begin Entries provided

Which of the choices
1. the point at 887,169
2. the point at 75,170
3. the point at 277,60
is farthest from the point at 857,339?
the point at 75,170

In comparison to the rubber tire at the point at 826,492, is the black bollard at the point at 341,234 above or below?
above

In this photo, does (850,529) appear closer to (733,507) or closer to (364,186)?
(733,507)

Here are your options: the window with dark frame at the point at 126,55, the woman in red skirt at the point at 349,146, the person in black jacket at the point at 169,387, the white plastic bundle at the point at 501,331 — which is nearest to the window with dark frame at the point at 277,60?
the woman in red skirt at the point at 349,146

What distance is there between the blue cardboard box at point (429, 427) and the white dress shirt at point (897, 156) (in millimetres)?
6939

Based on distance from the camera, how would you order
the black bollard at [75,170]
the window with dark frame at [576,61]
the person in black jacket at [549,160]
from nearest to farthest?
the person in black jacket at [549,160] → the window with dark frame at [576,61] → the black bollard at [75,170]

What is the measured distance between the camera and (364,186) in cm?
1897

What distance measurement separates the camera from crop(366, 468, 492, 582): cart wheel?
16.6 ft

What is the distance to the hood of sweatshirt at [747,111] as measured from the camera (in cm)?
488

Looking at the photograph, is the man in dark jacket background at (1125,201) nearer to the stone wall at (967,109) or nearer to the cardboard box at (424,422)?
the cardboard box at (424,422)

end Entries provided
begin Entries provided

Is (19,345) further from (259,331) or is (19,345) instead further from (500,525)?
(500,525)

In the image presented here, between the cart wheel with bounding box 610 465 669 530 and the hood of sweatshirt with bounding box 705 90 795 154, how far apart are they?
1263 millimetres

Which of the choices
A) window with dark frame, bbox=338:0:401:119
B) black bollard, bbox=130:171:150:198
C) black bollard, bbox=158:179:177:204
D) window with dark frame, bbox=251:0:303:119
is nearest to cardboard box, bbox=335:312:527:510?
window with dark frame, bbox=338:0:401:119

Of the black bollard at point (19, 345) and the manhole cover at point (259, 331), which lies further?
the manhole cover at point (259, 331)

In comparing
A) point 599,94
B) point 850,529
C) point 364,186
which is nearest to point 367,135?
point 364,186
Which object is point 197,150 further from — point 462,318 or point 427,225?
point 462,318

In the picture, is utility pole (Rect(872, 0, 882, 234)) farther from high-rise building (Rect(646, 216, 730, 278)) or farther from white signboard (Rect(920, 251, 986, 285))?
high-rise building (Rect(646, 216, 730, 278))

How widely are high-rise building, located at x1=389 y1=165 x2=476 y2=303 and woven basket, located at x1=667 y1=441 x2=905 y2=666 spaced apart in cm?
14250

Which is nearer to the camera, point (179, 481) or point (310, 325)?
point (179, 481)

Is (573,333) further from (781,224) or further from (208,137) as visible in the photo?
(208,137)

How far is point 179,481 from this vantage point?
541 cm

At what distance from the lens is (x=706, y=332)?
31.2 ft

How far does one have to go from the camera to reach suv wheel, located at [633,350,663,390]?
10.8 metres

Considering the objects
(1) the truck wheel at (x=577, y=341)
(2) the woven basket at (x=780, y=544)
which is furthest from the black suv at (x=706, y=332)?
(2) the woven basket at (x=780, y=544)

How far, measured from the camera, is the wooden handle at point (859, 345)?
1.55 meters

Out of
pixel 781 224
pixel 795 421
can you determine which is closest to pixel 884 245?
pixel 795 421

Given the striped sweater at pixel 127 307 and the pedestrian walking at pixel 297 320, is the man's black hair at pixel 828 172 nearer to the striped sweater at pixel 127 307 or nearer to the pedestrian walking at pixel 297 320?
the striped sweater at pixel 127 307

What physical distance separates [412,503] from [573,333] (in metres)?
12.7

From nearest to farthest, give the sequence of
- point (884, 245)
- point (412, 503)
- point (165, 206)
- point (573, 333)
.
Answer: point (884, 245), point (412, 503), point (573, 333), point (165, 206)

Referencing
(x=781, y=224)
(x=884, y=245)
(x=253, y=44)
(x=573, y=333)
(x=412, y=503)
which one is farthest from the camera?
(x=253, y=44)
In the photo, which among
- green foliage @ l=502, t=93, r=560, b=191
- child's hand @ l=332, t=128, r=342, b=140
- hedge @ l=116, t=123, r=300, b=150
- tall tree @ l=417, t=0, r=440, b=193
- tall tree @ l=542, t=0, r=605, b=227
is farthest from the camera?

end Entries provided

» **The problem**: Recast the lines between the one holding "In the image" and the one holding "10.8 metres", inclusive, as a Markdown table with the columns Line and Text. Number each line and leave out the blank ones.

» **Response**:
| Line | Text |
|---|---|
| 1 | In the image presented here, between the cart wheel with bounding box 610 465 669 530 and the hood of sweatshirt with bounding box 705 90 795 154, how far apart are they? |
| 2 | 1263 millimetres |
| 3 | Which of the choices |
| 4 | A) window with dark frame, bbox=338:0:401:119 |
| 5 | B) black bollard, bbox=130:171:150:198 |
| 6 | C) black bollard, bbox=158:179:177:204 |
| 7 | D) window with dark frame, bbox=251:0:303:119 |
| 8 | is nearest to cardboard box, bbox=335:312:527:510? |
| 9 | window with dark frame, bbox=338:0:401:119 |
| 10 | Of the black bollard at point (19, 345) and the manhole cover at point (259, 331), which lies further? |
| 11 | the manhole cover at point (259, 331) |
| 12 | In comparing |
| 13 | A) point 599,94 |
| 14 | B) point 850,529 |
| 15 | C) point 364,186 |
| 16 | which is nearest to point 367,135? |
| 17 | point 364,186 |
| 18 | Which object is point 197,150 further from — point 462,318 or point 427,225? |
| 19 | point 462,318 |
| 20 | In the picture, is utility pole (Rect(872, 0, 882, 234)) farther from high-rise building (Rect(646, 216, 730, 278)) or farther from white signboard (Rect(920, 251, 986, 285))? |
| 21 | high-rise building (Rect(646, 216, 730, 278)) |
| 22 | How widely are high-rise building, located at x1=389 y1=165 x2=476 y2=303 and woven basket, located at x1=667 y1=441 x2=905 y2=666 spaced apart in cm? |
| 23 | 14250 |
| 24 | Which is nearer to the camera, point (179, 481) or point (310, 325)? |
| 25 | point (179, 481) |
| 26 | Is (573,333) further from (781,224) or further from (208,137) as visible in the photo? |
| 27 | (208,137) |
| 28 | How far is point 179,481 from this vantage point? |
| 29 | 541 cm |
| 30 | At what distance from the lens is (x=706, y=332)? |
| 31 | 31.2 ft |
| 32 | How far does one have to go from the camera to reach suv wheel, located at [633,350,663,390]? |
| 33 | 10.8 metres |